PROVIDED TEXT ::
···
But when I pressed power or closed/opened the lid nothing changed in that file... Is that normal?  the module button is loaded... I don't know what to do, acpi seems to ignore my events... Does anyone have a clue?

----------

## Earthwings

I don't have a file /proc/acpi/button/state. Instead, there are directories like /proc/acpi/button/lid/LID/ with file "info" and "state" inside. What do you get in dmesg when inserting the button module? I get

 *dmesg | grep ACPI wrote:*   

> 
> 
> ACPI: Battery Slot [BAT0] (battery present)
> 
> ACPI: Battery Slot [BAT1] (battery absent)
> ...

 

Does /proc/acpi/event exist? Is /etc/acpi/default.sh called when acpid is running?

----------

## Jefklak

Duh, I meant the /proc/acpi/event file instead of the button/state file... I don't know if the .sh file is called when a button is pressed or a lid is opened or closed, how can I check this? Also, acpid seems t owork (same dmesg as you) but the state thing does not work... Yes, the files you mentionned excist but some way the events aren't passed or don't work correctly... Any idea? 

Thanks!

----------

## jarealist

Thanks for the howto.  However, I'm having a problem getting the following module to load:

<M> ACPI Processor P-States driver

I get this from modprobe:

modprobe acpi

FATAL: Error inserting acpi (/lib/modules/2.6.4-gentoo-r1/kernel/arch/i386/kernel/cpu/cpufreq/acpi.ko): Device or resource busy

Any suggestions?  All the other modules load OK.  Here is my /etc/modules.autoload.d/kernel-2.6.

 ac

 battery

 button

 fan

 processor

 thermal

 acpi

 pcmcia_core

 ds

 yenta_socket

 sonypi

 fglrx

 av5100

 ipw2100

I have a Sony Viao PCG-V505DX and I'm using gentoo-dev-sources kernel ( 2.6.4-gentoo-r1.)

Will this work compiled in?  Thanks.
···
AIM OF THE EXERCISE :: Write out the part of the ACPI forum thread that begins at the words "<M> ACPI Processor" and ends after the words "is my /etc/modules.autoload.d/kernel-2.6.", matching it word for word.

RECORDS PROVIDED ::
···
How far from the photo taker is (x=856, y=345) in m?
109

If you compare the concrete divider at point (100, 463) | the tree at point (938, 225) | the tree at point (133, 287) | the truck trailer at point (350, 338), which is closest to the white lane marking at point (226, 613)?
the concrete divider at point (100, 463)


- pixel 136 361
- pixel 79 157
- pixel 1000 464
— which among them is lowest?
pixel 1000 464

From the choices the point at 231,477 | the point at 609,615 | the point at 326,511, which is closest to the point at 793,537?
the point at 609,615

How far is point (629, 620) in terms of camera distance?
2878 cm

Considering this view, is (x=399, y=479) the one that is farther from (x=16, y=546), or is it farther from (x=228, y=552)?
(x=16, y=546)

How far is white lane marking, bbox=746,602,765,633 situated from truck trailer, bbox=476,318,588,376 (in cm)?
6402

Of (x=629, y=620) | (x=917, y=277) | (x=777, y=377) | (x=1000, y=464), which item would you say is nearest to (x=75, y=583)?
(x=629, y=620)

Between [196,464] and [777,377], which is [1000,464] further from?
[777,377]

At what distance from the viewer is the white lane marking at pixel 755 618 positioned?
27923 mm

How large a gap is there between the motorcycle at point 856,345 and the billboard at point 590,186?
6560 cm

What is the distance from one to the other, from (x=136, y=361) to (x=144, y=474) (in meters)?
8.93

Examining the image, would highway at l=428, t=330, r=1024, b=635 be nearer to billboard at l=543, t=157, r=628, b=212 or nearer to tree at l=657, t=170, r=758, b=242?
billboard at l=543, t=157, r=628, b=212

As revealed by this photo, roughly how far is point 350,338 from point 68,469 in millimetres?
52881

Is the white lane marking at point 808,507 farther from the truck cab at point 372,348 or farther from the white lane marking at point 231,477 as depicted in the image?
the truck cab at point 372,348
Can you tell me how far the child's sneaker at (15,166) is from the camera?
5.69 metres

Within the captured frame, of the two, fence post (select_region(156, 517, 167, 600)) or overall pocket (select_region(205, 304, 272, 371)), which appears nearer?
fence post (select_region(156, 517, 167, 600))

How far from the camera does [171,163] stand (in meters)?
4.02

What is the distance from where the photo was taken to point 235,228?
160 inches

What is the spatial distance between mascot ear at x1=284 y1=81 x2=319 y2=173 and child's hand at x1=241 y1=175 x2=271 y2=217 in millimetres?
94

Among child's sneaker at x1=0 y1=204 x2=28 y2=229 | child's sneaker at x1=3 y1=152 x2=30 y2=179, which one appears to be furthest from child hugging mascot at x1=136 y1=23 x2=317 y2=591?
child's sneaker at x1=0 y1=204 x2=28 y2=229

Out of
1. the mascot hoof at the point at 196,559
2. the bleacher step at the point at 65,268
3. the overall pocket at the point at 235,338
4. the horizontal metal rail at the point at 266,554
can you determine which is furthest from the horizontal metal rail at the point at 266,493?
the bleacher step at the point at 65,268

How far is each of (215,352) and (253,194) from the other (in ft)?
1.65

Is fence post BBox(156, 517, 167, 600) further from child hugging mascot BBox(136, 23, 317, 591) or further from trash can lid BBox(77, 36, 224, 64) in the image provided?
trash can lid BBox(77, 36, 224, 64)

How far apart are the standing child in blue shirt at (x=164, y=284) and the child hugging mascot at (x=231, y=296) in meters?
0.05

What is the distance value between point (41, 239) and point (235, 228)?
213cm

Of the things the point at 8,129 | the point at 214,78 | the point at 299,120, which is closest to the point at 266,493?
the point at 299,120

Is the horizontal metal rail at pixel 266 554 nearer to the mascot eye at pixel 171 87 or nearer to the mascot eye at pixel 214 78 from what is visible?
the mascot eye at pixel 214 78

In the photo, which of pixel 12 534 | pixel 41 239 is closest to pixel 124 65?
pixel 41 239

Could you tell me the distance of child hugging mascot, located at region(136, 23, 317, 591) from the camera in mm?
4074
···
EXERCISE RESPONSE ::
<M> ACPI Processor P-States driver

I get this from modprobe:

modprobe acpi

FATAL: Error inserting acpi (/lib/modules/2.6.4-gentoo-r1/kernel/arch/i386/kernel/cpu/cpufreq/acpi.ko): Device or resource busy

Any suggestions?  All the other modules load OK.  Here is my /etc/modules.autoload.d/kernel-2.6.